After the conversation had died down, Brian White (works for Matt Cutts at Google) came around and told them:

“…We’ve discovered that the likely explanation is that a third party gained access to a number of sites and dropped files in these accounts (including a modified .htaccess using rewrite rules) for the purpose of rewriting the home page through a proxy script. The proxy script adds links when Googlebot visits, and in a sinister twist, adds the rel=nofollow link to cap off PageRank bound for any external URL not under control of this third party. As Danny noted, they also add a NOARCHIVE meta tag to disable the cached version in results…”

“…We don’t know how the third party got the files on the webhosts, but cPanel seems to be the common denominator. We’re in touch with some hosts who appear be affected by this….”

I guess it was bound to happen. Hacking for SEO…

5 Responses to “SEO hacking cpanel”

  1. Matt Cutts says:

    The silver lining is that if people are doing things like breaking into servers, that’s clearly illegal.

  2. Justin Mason says:

    Matt — we thought that in the email anti-spam community, too. :(

  3. Max says:

    When you deploying sandbox, all peoples look forward to “old domains”.
    Deleted domains, buying old domains and etc.
    IMHO no matters what you use to get ranking higher ?

  4. [...] Doorways, spamming, hacking, cloaking , etc. Can be really effective if you know how to. Short term success - always. No long term perspectives - only recurring actions. Build a doorway, promote, get high SERP position, get banned, build another doorway … Circle of life. [...]

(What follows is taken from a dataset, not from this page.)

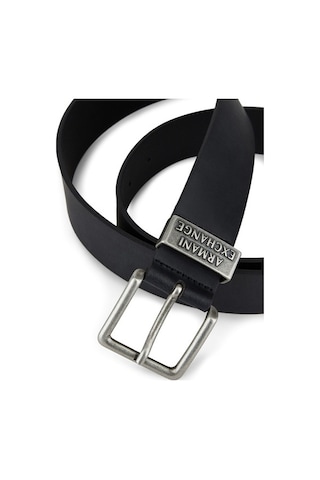 Armani Exchange Erkek Kemer 951186 Cc528 00020 Siyah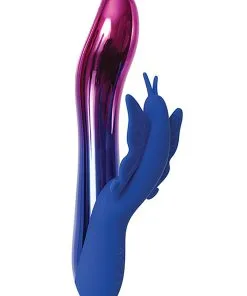 Evolved Novelties Firefly Dual Stimulation Vibrator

  5. Google discovered a hidden link on a site yesterday which led me on an interesting expedition. Seems that the currently top ranking site for “download movies” has been employing someone to hack into DNN (dotnukenet) sites and add an invisible link in them pointing back (with varying anchor text, of course) to the movie site. Makes me wonder how prolific hacking is for some black hat SEOs.